- Ausgewählter Text:
■ ■ ■
# OCZ Vertex2 Firmware update nicht möglich...



## McFly0815 (17. Januar 2011)

*OCZ Vertex2 Firmware update nicht möglich...*

Hi
Ich habe mir die OCZ Vertex 2 zugelegt und wollte jetzt ein Firmwareupdate durchführen. (Das wollte ich machen da ich die SSD als Systemlaufwerk installieren möchte und gelesen habe,  das ein Firmwareupdate ein löschen aller Informationen auf der SSD zur Folge hat.)

Also habe ich die SSD per USB an den Rechner gehängt und habe ihn formatiert. Danach wurde das Laufwerk erkannt. jetzt habe ich die UpdateSoftware von OCZ gestartet. Allerdings meldet das Update Programm (Vers. 2.4) das er keine SSD findet!

Das ganze versuche ich am Laptop, da ich meinen PC wo die SSD rein soll, bereits zerlegt habe.
Oder kann ich das Firmwareupdate machen ohne das das System anschließend wieder neu installiert werden muss?


----------



## milesdavis (17. Januar 2011)

*AW: OCZ Vertex2 Firmware update nicht möglich...*

Kanns sein, dass du die SSD intern an sata klemmen musst? also dass die software nur nach sata-laufwerken sucht?


----------



## Extreme-Gamer (17. Januar 2011)

*AW: OCZ Vertex2 Firmware update nicht möglich...*

Lustig lustig, ich hab mir die selbe geholt un hatte schon einige Probleme beim installieren. Was aber größtenteils an mir liegt(und ein bisschen an Windoof)

Hast du dir mal die Anleitung heruntergeladen und durchgelesen? 
Da steht drinnen, dass du das Tool als Admin ausführen musst, sonst findet er keine LW.
■ ■ ■
- Einträge mit Koordinatenannotationen:
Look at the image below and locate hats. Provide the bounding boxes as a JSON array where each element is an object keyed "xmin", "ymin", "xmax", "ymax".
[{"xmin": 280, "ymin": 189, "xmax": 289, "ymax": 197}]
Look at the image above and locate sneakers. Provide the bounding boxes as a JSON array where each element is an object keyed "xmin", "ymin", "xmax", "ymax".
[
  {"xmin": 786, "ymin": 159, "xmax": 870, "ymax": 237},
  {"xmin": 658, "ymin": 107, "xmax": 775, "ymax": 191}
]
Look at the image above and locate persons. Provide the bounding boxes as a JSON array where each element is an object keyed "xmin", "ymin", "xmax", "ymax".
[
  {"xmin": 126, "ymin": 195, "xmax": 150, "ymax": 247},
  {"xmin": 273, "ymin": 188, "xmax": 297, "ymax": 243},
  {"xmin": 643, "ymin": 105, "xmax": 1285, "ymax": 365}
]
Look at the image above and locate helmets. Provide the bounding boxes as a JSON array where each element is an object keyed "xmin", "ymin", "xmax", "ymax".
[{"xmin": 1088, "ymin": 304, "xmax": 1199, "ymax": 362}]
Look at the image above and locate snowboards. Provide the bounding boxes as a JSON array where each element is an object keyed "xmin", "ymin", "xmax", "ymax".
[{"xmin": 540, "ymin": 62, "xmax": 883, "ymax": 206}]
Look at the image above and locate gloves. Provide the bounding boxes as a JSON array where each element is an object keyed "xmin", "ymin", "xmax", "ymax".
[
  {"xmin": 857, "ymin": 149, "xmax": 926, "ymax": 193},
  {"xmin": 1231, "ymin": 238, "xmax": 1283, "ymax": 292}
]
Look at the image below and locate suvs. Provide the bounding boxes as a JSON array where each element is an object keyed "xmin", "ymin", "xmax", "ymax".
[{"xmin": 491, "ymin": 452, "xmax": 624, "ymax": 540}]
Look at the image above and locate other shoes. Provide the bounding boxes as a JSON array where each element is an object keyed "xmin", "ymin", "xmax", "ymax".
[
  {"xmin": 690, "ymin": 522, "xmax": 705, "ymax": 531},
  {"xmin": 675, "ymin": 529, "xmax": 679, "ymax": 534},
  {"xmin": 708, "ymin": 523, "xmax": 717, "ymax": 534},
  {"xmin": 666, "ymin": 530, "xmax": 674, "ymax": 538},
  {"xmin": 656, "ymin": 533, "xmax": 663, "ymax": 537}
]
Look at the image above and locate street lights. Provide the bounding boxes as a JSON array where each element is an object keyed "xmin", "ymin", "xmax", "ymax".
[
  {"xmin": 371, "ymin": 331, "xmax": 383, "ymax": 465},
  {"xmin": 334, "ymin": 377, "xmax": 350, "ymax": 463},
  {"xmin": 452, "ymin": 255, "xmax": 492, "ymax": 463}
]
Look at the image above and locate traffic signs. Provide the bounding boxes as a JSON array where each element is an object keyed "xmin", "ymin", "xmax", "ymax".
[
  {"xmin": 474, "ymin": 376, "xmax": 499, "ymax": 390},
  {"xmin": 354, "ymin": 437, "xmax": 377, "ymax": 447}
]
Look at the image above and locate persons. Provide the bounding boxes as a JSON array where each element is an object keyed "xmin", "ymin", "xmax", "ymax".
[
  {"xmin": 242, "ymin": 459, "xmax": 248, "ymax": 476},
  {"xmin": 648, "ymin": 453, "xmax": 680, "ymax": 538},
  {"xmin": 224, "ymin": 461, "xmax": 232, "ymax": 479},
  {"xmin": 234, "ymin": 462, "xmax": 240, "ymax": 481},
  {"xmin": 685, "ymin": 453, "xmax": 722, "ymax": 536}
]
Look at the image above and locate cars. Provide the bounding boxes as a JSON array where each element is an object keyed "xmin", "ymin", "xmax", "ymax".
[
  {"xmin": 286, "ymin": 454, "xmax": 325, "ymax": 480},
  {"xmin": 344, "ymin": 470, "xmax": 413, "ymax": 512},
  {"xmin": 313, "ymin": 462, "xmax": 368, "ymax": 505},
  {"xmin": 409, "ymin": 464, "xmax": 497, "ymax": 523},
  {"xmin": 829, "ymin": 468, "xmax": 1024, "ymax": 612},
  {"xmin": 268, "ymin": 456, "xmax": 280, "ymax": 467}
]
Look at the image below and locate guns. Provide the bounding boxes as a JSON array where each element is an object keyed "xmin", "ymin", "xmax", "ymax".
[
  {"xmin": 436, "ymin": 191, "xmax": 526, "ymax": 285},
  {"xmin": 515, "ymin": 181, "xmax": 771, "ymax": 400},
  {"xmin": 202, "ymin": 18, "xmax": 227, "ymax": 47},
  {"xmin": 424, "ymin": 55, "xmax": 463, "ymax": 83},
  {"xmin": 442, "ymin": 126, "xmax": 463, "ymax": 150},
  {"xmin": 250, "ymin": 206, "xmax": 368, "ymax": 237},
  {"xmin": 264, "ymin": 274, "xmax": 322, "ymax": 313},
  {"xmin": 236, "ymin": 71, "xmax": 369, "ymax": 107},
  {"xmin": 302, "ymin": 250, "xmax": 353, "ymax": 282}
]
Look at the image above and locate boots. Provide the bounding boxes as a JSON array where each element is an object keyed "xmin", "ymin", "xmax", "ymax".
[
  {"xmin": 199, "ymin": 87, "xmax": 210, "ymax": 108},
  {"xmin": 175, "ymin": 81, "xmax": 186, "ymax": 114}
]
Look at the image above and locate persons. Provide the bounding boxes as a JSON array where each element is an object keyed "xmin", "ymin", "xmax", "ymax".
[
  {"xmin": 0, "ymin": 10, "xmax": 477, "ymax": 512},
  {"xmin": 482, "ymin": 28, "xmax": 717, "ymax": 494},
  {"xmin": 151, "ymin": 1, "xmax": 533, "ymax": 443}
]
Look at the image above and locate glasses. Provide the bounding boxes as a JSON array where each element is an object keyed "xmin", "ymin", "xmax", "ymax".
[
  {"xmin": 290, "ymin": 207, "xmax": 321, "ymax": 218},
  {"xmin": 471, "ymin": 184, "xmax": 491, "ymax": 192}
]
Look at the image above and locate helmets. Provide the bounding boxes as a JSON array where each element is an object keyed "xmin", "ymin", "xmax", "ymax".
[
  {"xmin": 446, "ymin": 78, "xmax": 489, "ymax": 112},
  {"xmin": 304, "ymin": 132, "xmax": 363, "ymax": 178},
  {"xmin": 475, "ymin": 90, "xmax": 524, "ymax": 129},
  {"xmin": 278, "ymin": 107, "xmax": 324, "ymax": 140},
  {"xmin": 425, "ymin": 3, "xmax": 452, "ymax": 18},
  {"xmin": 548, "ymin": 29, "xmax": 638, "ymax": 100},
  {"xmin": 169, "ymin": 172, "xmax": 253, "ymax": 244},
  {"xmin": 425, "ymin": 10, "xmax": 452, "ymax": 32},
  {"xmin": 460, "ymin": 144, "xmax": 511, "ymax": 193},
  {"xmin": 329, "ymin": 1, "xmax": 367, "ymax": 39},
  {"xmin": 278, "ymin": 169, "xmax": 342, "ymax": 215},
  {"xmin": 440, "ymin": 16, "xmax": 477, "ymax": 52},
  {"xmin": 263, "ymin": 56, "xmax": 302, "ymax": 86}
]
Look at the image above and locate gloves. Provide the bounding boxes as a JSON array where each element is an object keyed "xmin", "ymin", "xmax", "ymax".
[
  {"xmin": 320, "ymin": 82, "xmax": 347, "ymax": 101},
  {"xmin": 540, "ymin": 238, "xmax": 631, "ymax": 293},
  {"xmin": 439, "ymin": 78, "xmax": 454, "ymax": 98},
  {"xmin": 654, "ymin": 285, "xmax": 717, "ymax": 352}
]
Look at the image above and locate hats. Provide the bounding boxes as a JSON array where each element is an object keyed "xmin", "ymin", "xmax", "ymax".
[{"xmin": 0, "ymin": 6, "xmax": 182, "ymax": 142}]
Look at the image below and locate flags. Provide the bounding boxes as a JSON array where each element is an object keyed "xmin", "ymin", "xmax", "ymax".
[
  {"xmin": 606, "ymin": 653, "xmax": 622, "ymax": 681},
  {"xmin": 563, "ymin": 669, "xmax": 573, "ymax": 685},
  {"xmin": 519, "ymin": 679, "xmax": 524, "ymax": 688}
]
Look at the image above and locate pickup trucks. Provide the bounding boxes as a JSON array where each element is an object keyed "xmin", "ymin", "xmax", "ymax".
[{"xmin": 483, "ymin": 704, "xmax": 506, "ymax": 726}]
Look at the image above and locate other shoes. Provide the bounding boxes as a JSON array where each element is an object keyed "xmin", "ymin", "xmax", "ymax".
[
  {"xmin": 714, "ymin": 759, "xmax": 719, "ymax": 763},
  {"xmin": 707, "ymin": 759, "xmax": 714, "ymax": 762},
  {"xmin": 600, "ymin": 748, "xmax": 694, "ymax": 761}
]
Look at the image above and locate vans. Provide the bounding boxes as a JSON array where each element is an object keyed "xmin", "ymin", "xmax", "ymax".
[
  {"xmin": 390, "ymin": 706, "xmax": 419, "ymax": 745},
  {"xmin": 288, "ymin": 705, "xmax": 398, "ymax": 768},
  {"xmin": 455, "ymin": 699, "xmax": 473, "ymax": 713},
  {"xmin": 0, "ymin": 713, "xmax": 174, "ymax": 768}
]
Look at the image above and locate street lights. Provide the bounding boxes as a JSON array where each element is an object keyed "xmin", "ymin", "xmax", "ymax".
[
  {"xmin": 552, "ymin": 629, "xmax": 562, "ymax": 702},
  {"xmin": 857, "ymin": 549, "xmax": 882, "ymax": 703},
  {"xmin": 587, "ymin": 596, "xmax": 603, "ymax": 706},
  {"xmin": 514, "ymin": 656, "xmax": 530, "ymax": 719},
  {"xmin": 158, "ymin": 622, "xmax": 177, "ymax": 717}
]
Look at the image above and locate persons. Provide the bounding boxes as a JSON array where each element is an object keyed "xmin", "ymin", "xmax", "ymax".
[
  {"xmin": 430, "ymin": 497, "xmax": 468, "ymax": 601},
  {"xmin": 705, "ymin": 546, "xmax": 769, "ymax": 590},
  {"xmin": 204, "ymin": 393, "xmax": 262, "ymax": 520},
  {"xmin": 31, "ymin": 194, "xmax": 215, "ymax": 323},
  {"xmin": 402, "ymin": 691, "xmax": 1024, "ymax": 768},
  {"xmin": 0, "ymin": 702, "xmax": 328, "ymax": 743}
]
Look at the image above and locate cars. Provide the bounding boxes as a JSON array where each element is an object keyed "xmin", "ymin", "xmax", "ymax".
■ ■ ■
- Zu bearbeitende Aufgaben:
a: Prüfen Sie, ob die folgenden Aussagen mit der Forumsdiskussion zum Firmware-Update übereinstimmen: (i) Das Update-Programm in Version 2.4 meldet, dass es keine SSD findet; (ii) das Update wird am Desktop-PC versucht; (iii) laut Anleitung muss das Tool als Admin ausgeführt werden. Beantworten Sie jede Aussage mit Ja oder Nein und belegen Sie dies mit den entscheidenden Worten der Forumsdiskussion als wörtlichem Zitat.
b: Schreiben Sie die Einträge ab der Zeile mit „Look at the image above and locate vans.“ bis einschließlich zum Ende der Einträge neu und ersetzen Sie dabei „JSON array“ durch „JSON list“. Alles Übrige bleibt unverändert.
Der Text und die Einträge sind voneinander getrenntes Material.

- Lösungen der Aufgaben:
a:
(i) Ja: „Allerdings meldet das Update Programm (Vers. 2.4) das er keine SSD findet!“
(ii) Nein: „Das ganze versuche ich am Laptop, da ich meinen PC wo die SSD rein soll, bereits zerlegt habe.“
(iii) Ja: „Da steht drinnen, dass du das Tool als Admin ausführen musst, sonst findet er keine LW.“

b:
Look at the image above and locate vans. Provide the bounding boxes as a JSON list where each element is an object keyed "xmin", "ymin", "xmax", "ymax".
[
  {"xmin": 390, "ymin": 706, "xmax": 419, "ymax": 745},
  {"xmin": 288, "ymin": 705, "xmax": 398, "ymax": 768},
  {"xmin": 455, "ymin": 699, "xmax": 473, "ymax": 713},
  {"xmin": 0, "ymin": 713, "xmax": 174, "ymax": 768}
]
Look at the image above and locate street lights. Provide the bounding boxes as a JSON list where each element is an object keyed "xmin", "ymin", "xmax", "ymax".
[
  {"xmin": 552, "ymin": 629, "xmax": 562, "ymax": 702},
  {"xmin": 857, "ymin": 549, "xmax": 882, "ymax": 703},
  {"xmin": 587, "ymin": 596, "xmax": 603, "ymax": 706},
  {"xmin": 514, "ymin": 656, "xmax": 530, "ymax": 719},
  {"xmin": 158, "ymin": 622, "xmax": 177, "ymax": 717}
]
Look at the image above and locate persons. Provide the bounding boxes as a JSON list where each element is an object keyed "xmin", "ymin", "xmax", "ymax".
[
  {"xmin": 430, "ymin": 497, "xmax": 468, "ymax": 601},
  {"xmin": 705, "ymin": 546, "xmax": 769, "ymax": 590},
  {"xmin": 204, "ymin": 393, "xmax": 262, "ymax": 520},
  {"xmin": 31, "ymin": 194, "xmax": 215, "ymax": 323},
  {"xmin": 402, "ymin": 691, "xmax": 1024, "ymax": 768},
  {"xmin": 0, "ymin": 702, "xmax": 328, "ymax": 743}
]
Look at the image above and locate cars. Provide the bounding boxes as a JSON list where each element is an object keyed "xmin", "ymin", "xmax", "ymax".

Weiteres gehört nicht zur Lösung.